Re: [PATCH V3 09/10] vfio/pci: Support dynamic MSI-X

Reinette Chatre <reinette.chatre@xxxxxxxxx> · Wed, 19 Apr 2023 15:03:15 -0700

Hi Alex,

On 4/19/2023 2:38 PM, Alex Williamson wrote:
> On Wed, 19 Apr 2023 11:13:29 -0700
> Reinette Chatre <reinette.chatre@xxxxxxxxx> wrote:
>> On 4/18/2023 3:38 PM, Alex Williamson wrote:
>>> On Tue, 18 Apr 2023 10:29:20 -0700
>>> Reinette Chatre <reinette.chatre@xxxxxxxxx> wrote:
>>>   
>>>> Recently introduced pci_msix_alloc_irq_at() and pci_msix_free_irq()
>>>> enables an individual MSI-X interrupt to be allocated and freed after
>>>> MSI-X enabling.
>>>>
>>>> Use dynamic MSI-X (if supported by the device) to allocate an interrupt
>>>> after MSI-X is enabled. An MSI-X interrupt is dynamically allocated at
>>>> the time a valid eventfd is assigned. This is different behavior from
>>>> a range provided during MSI-X enabling where interrupts are allocated
>>>> for the entire range whether a valid eventfd is provided for each
>>>> interrupt or not.
>>>>
>>>> Do not dynamically free interrupts, leave that to when MSI-X is
>>>> disabled.  
>>>
>>> But we do, sometimes, even if essentially only on the error path.  Is
>>> that worthwhile?  It seems like we could entirely remove
>>> vfio_msi_free_irq() and rely only on pci_free_irq_vectors() on MSI/X
>>> teardown.  
>>
>> Yes, it is only on the error path where dynamic MSI-X interrupts are
>> removed. I do not know how to determine if it is worthwhile. On the
>> kernel side failure seems unlikely since it would mean memory cannot
>> be allocated or request_irq() failed. In these cases it may not be
>> worthwhile since user space may try again and having the interrupt
>> already allocated would be helpful. The remaining error seems to be
>> if user space provided an invalid eventfd. An allocation in response
>> to wrong user input is a concern to me. Should we consider
>> buggy/malicious users? I am uncertain here so would defer to your
>> guidance.
> 
> I don't really see that a malicious user can exploit anything here,
> their irq allocation is bound by the device support and they're
> entitled to make use of the full vector set of the device by virtue of
> having ownership of the device.  All the MSI-X allocated irqs are freed
> when the interrupt mode is changed or the device is released regardless.
> 
> The end result is also no different than if the user had not configured
> the vector when enabling MSI-X or configured it and later de-configured
> with a -1 eventfd.  The irq is allocated but not attached to a ctx.
> We're intentionally using this as a cache.
> 
> Also, as implemented here in v3, we might be freeing from the original
> allocation rather than a new, dynamically allocated irq.

Great point.

> 
> My thinking is that if we think there's a benefit to caching any
> allocated irqs, we should do so consistently.  We don't currently know
> if the irq was allocated now or previously.  Tracking that would add
> complexity for little benefit.  The user can get to the same end result
> of an allocated, unused irq in numerous way, the state itself is not
> erroneous, and is actually in support of caching irq allocations.
> Removing the de-allocation of a single vector further simplifies the
> code as there exists only one path where irqs are freed, ie.
> pci_free_irq_vectors().
> 
> So I'd lean towards removing vfio_msi_free_irq().
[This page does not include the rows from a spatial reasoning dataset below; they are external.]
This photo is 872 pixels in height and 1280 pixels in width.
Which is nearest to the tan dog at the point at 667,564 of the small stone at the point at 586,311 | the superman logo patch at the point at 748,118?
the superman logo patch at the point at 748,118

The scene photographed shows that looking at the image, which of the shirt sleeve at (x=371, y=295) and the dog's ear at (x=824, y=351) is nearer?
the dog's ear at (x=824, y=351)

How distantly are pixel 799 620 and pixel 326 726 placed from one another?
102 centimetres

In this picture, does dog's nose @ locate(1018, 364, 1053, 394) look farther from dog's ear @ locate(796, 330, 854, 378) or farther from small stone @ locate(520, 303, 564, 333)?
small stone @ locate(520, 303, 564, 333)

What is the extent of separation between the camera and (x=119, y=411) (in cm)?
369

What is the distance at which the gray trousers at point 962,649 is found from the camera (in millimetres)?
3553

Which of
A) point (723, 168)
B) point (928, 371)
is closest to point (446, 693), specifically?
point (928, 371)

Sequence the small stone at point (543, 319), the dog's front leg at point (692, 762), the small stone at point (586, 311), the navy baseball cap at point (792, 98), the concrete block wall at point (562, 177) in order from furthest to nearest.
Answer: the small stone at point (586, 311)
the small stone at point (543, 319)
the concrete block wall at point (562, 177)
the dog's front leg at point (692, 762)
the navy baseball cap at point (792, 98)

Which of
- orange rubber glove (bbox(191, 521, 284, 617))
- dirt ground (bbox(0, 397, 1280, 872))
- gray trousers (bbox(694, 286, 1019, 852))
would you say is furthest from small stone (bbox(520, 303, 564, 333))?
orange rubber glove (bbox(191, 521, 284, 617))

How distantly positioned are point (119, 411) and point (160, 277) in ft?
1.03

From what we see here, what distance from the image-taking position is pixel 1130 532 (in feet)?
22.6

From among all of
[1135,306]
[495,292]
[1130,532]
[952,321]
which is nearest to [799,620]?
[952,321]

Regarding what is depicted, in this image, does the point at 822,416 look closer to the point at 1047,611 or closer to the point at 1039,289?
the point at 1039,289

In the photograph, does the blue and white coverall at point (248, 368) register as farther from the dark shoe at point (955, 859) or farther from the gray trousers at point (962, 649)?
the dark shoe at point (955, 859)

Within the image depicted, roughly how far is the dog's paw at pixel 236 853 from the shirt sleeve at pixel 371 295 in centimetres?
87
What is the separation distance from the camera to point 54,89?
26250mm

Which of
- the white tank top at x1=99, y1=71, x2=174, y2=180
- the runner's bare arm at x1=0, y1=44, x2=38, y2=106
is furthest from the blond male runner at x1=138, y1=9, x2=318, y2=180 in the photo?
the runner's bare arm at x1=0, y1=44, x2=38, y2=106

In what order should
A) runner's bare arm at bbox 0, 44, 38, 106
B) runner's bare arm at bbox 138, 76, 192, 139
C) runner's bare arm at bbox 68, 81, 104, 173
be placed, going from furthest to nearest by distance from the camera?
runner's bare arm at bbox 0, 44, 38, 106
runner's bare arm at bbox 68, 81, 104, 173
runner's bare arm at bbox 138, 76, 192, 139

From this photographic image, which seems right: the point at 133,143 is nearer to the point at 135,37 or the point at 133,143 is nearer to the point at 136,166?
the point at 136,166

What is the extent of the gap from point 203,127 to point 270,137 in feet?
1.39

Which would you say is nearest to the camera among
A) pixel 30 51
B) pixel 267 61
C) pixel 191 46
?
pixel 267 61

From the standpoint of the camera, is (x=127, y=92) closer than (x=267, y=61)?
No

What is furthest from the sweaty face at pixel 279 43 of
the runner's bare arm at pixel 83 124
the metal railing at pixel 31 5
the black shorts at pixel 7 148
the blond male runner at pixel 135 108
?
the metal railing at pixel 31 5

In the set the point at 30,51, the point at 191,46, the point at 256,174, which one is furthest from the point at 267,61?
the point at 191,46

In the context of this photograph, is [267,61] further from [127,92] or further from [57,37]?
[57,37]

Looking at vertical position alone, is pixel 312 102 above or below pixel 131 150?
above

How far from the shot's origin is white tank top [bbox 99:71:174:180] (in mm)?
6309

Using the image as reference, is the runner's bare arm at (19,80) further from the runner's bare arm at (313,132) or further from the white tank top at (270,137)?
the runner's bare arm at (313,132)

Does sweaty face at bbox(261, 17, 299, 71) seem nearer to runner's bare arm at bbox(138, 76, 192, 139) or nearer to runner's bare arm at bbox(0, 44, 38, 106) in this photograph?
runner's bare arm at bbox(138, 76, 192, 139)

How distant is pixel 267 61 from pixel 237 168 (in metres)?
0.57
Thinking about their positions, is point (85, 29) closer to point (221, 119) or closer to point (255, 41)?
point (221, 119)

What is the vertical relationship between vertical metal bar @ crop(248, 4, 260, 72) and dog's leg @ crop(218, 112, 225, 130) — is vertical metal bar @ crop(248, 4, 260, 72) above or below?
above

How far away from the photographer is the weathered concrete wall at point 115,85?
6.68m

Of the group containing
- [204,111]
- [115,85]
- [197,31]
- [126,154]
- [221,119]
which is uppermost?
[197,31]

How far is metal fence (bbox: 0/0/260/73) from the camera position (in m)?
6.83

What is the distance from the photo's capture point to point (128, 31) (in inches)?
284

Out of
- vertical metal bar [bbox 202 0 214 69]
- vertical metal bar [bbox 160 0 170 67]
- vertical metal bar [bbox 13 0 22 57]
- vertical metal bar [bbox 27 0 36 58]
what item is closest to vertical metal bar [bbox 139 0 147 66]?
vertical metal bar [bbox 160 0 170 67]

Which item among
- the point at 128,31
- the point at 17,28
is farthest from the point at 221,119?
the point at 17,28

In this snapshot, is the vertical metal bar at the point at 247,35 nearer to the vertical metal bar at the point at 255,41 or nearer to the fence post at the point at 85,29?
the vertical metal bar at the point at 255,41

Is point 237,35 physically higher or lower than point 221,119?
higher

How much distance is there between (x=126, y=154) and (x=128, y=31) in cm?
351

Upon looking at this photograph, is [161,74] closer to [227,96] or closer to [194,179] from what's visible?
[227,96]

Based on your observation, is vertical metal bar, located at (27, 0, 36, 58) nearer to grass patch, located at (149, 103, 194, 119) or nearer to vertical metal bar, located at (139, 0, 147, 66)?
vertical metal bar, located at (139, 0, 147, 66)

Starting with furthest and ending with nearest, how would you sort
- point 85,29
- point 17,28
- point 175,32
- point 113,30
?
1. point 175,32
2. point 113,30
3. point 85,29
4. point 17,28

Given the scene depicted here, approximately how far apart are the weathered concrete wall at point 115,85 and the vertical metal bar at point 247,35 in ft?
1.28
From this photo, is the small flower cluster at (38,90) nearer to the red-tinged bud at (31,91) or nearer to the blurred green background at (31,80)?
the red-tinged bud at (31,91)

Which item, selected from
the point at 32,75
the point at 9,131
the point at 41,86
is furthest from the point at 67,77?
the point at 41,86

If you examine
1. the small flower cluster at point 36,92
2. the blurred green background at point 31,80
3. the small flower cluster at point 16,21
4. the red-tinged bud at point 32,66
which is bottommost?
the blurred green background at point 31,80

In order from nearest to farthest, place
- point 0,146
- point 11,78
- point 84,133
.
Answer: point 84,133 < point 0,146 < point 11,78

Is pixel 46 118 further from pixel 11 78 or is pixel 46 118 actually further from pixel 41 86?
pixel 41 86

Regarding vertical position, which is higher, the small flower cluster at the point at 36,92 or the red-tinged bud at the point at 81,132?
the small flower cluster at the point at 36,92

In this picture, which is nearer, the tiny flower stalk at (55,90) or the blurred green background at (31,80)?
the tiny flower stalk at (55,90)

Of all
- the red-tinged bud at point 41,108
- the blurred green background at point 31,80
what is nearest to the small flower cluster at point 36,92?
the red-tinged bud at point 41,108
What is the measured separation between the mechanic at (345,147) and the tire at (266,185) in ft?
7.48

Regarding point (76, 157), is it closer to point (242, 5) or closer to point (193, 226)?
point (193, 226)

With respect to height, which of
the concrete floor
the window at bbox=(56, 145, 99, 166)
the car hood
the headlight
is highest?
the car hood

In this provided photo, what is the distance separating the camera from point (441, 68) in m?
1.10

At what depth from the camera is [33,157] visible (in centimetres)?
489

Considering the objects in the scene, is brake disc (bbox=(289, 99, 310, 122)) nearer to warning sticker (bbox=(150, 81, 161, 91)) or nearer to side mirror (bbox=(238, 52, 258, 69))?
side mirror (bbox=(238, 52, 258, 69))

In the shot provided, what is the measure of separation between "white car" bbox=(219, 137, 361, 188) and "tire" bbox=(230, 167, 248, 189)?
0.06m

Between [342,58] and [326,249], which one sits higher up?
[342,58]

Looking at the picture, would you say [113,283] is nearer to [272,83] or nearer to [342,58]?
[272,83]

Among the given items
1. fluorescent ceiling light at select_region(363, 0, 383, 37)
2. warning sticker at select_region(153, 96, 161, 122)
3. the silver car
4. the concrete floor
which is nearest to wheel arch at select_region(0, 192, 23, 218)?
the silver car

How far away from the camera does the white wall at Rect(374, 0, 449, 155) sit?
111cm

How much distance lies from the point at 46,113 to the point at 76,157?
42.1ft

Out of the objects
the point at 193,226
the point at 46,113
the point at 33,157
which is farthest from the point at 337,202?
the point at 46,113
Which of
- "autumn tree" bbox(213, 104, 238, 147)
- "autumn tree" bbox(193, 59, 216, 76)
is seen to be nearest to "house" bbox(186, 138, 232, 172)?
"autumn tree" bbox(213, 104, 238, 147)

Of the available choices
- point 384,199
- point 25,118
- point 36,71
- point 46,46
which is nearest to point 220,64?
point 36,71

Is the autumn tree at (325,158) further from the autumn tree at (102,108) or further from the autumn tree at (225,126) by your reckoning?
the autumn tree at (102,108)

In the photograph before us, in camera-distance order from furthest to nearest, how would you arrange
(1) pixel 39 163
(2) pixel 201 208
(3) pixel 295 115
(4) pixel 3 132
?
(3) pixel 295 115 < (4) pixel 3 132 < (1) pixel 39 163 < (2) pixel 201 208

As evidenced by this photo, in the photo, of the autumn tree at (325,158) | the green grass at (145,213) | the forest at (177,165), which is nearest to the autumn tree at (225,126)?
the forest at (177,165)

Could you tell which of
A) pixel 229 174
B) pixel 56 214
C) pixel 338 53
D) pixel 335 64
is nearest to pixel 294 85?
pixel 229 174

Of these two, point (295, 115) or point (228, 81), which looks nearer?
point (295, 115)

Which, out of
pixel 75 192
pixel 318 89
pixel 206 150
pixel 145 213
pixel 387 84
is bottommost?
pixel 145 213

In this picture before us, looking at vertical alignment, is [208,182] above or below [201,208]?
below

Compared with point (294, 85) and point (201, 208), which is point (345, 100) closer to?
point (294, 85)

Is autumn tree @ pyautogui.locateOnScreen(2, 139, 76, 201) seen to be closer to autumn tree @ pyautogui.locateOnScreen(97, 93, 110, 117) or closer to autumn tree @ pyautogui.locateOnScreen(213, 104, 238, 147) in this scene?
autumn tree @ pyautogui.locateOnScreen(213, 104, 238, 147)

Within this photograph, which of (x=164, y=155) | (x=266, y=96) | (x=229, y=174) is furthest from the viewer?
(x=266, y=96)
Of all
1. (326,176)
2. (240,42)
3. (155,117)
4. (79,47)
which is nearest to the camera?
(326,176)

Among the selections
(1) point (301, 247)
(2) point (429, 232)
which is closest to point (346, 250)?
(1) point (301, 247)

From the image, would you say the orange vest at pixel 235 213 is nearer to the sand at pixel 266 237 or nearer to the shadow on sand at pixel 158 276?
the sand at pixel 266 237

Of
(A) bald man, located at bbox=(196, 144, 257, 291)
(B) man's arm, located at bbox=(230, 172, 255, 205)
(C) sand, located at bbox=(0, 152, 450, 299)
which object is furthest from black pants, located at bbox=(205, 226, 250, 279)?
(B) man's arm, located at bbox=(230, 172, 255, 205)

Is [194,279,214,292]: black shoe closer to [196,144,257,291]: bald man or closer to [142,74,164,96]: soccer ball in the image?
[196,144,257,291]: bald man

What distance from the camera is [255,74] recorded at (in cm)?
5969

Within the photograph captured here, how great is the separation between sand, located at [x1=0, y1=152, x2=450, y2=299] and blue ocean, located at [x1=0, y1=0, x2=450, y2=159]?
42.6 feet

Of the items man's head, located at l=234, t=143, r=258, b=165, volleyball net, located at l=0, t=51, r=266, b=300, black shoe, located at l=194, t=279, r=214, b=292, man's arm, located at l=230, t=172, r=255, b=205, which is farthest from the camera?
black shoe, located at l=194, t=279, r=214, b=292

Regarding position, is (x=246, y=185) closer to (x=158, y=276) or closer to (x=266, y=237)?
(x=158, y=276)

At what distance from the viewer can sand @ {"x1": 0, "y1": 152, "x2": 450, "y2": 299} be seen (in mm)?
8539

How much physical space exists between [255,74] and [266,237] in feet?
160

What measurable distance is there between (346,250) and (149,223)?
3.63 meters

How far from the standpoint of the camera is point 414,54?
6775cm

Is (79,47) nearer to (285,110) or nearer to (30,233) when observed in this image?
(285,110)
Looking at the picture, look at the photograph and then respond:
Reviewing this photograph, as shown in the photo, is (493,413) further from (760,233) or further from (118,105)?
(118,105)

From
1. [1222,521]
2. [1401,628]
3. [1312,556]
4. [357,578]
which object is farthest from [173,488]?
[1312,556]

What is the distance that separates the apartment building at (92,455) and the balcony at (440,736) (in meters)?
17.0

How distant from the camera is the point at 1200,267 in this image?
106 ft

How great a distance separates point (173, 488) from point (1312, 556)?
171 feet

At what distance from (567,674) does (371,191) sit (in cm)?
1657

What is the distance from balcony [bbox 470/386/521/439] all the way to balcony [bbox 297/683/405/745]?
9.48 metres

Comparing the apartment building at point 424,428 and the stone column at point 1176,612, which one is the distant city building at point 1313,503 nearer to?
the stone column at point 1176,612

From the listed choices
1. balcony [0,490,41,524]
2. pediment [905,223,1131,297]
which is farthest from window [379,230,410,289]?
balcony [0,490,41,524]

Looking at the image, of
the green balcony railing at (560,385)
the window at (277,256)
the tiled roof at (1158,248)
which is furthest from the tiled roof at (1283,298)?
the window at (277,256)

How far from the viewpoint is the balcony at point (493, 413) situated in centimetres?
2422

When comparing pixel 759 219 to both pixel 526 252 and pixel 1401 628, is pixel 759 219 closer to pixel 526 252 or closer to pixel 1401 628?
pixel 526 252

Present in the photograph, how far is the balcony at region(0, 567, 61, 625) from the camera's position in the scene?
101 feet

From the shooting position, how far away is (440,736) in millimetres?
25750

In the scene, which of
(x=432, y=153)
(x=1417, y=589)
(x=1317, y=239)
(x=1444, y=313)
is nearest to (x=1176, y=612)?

Thank you for your detailed analysis. I understand and agree.
I will remove vfio_msi_free_irq().

>  
>>> I'd probably also add a comment in the commit log about the theory
>>> behind not dynamically freeing irqs, ie. latency, reliability, and
>>> whatever else we used to justify it.  Thanks,  
>>
>> Sure. How about something like below to replace the final sentence of
>> the changelog:
>>
>> "When a guest disables an interrupt, user space (Qemu) does not
>> disable the interrupt but instead assigns it a different trigger. A
>> common flow is thus for the VFIO_DEVICE_SET_IRQS ioctl() to be 
>> used to assign a new eventfd to an already enabled interrupt. Freeing
>> and re-allocating an interrupt in this scenario would add unnecessary
>> latency as well as uncertainty since the re-allocation may fail. Do
>> not dynamically free interrupts when an interrupt is disabled, instead
>> support a subsequent re-enable to draw from the initial allocation when
>> possible. Leave freeing of interrupts to when MSI-X is disabled."
> 
> There are other means besides caching irqs that could achieve the above,
> for instance if a trigger is simply swapped from one eventfd to another,
> that all happens within vfio_msi_set_vector_signal() where we could
> hold the irq for the transition.
> 
> I think I might justify it as:
> 
> 	The PCI-MSIX API requires that some number of irqs are
> 	allocated for an initial set of vectors when enabling MSI-X on
> 	the device.  When dynamic MSIX allocation is not supported, the
> 	vector table, and thus the allocated irq set can only be resized
> 	by disabling and re-enabling MSIX with a different range.  In
> 	that case the irq allocation is essentially a cache for
> 	configuring vectors within the previously allocated vector
> 	range.  When dynamic MSIX allocation is supported, the API
> 	still requires some initial set of irqs to be allocated, but
> 	also supports allocating and freeing specific irq vectors both
> 	within and beyond the initially allocated range.
> 
> 	For consistency between modes, as well as to reduce latency and
> 	improve reliability of allocations, and also simplicity, this
> 	implementation only releases irqs via pci_free_irq_vectors()
> 	when either the interrupt mode changes or the device is
> 	released.
> 
> Does that cover the key points for someone that might want to revisit
> this decision later?  Thanks,

It does so clearly, yes. Thank you so much for taking the time to
write this. I will include it in the changelog.

Reinette